GKE Cluster Setup
Creating a GKE cluster involves setting up the Google Cloud infrastructure (VPC network, IAM roles), creating the cluster control plane, configuring worker nodes (Standard mode) or enabling Autopilot mode, and connecting your local kubectl to the cluster. This guide covers the complete setup process from prerequisites to deploying your first application.
Prerequisites
Before creating a GKE cluster, ensure you have:
Google Cloud Account Requirements
- Google Cloud Project - Active project with billing enabled
- IAM Permissions - Ability to create clusters, node pools, and manage resources
- Service Quotas - Sufficient service quotas for Compute Engine, VPC, and GKE
- Region Selection - Choose a Google Cloud region where GKE is available
Local Tools
Install these tools on your local machine:
kubectl:
# macOS
brew install kubectl
# Linux
curl -LO "https://dl.k8s.io/release/$(curl -L -s https://dl.k8s.io/release/stable.txt)/bin/linux/amd64/kubectl"

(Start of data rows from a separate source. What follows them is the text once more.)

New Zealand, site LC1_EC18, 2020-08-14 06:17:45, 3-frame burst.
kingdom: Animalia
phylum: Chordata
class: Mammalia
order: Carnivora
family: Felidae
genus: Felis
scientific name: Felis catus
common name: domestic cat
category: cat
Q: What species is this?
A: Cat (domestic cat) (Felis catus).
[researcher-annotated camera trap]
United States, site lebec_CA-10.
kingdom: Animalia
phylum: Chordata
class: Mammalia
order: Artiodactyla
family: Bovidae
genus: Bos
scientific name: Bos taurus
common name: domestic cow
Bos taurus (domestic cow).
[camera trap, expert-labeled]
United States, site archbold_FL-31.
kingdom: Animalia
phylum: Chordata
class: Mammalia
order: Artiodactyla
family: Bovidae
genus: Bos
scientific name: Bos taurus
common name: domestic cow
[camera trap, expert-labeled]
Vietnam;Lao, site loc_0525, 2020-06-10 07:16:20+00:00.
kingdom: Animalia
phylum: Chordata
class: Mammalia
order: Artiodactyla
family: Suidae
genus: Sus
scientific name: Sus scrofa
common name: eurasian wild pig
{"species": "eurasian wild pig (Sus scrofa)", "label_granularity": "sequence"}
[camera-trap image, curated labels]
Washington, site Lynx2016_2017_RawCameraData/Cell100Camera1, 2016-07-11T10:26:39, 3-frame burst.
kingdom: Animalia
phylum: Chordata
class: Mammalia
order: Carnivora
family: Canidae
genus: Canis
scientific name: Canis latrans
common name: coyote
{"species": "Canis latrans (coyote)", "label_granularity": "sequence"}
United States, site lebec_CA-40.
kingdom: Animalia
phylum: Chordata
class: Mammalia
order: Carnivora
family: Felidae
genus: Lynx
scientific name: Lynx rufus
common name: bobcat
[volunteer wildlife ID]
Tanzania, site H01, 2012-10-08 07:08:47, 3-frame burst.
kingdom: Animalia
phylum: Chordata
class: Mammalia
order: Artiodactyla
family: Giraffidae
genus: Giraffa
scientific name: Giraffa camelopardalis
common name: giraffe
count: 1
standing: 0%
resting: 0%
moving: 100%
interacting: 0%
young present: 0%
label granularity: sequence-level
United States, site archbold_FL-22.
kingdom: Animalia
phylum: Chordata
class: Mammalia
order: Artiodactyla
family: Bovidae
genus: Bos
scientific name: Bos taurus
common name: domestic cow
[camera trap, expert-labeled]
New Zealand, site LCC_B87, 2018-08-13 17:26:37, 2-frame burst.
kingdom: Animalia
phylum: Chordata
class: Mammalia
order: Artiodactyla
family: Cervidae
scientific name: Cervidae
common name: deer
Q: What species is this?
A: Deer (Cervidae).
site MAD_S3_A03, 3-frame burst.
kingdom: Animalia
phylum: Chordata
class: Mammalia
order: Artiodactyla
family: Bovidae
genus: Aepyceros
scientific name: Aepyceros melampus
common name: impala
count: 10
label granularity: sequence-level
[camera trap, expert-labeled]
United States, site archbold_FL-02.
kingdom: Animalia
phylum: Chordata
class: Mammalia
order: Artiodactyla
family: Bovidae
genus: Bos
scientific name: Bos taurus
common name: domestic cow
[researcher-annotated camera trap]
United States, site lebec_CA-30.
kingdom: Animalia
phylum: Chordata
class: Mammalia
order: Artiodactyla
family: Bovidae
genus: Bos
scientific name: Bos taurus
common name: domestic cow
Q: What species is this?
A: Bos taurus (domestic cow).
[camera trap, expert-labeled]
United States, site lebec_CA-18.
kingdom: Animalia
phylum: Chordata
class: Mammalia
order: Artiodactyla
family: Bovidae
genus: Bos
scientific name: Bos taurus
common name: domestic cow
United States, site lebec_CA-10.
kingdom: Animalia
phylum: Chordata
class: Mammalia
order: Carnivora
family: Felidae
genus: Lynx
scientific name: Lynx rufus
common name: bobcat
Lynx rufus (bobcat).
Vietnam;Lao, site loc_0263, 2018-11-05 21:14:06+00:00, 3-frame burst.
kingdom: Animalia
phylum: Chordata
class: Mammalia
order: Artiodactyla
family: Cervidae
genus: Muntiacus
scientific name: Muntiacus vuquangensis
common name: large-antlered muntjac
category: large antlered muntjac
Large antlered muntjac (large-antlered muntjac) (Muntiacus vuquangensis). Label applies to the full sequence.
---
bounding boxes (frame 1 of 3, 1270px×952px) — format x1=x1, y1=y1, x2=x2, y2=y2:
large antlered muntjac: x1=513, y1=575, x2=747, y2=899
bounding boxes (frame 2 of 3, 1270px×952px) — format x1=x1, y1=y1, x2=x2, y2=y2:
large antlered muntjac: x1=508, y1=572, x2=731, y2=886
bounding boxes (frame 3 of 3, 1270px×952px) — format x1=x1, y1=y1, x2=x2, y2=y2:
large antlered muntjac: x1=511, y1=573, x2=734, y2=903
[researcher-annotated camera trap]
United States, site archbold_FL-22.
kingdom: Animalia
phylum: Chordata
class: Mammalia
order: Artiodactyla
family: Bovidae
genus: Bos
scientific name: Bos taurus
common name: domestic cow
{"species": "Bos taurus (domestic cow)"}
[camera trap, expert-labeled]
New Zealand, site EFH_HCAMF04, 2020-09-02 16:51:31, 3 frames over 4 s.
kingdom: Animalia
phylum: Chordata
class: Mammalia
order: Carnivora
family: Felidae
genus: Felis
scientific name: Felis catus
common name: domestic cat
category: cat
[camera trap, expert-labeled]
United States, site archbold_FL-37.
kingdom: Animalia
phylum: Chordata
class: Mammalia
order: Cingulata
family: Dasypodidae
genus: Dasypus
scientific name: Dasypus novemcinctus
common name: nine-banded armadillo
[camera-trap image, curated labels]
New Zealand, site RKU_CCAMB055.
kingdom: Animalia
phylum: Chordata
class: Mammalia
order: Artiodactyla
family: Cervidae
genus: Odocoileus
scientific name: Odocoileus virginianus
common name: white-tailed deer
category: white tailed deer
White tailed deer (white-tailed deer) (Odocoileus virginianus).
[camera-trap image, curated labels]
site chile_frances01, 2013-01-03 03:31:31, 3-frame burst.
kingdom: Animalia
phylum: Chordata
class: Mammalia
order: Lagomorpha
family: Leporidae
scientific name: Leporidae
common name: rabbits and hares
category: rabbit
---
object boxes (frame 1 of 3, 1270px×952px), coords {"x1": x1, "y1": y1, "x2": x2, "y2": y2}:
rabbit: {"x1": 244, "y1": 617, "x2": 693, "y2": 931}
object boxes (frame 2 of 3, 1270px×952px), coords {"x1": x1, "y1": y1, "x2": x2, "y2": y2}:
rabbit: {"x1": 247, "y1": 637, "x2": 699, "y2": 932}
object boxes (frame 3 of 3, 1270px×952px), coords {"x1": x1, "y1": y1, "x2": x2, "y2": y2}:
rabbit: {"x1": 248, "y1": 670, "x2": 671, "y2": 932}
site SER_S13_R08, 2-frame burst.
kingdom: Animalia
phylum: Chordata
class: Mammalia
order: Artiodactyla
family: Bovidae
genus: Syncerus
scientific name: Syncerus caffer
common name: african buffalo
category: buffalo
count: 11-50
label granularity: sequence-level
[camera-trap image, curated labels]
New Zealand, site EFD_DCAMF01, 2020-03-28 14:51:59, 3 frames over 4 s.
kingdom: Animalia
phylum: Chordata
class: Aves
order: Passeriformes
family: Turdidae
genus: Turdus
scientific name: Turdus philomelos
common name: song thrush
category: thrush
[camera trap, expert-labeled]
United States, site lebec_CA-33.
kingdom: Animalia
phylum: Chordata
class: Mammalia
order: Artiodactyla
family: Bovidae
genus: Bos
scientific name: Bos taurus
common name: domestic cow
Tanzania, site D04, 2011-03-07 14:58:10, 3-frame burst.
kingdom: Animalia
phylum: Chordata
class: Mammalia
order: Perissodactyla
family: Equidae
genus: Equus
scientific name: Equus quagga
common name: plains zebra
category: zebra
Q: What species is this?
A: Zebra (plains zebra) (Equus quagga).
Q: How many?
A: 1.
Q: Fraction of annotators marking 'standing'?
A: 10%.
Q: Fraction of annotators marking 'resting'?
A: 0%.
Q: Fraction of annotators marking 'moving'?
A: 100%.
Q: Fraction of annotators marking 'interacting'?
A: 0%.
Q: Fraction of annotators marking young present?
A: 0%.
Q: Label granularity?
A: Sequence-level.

sudo install -o root -g root -m 0755 kubectl /usr/local/bin/kubectl
# Verify installation
kubectl version --client
gcloud CLI:
# macOS
brew install google-cloud-sdk
# Linux
curl https://sdk.cloud.google.com | bash
exec -l $SHELL
# Verify installation
gcloud --version
Google Cloud Authentication:
# Login to Google Cloud
gcloud auth login
# Set default project
gcloud config set project YOUR_PROJECT_ID
# Verify authentication
gcloud auth list
Enable Required APIs:
# Enable GKE API
gcloud services enable container.googleapis.com
# Enable Compute Engine API (required for nodes)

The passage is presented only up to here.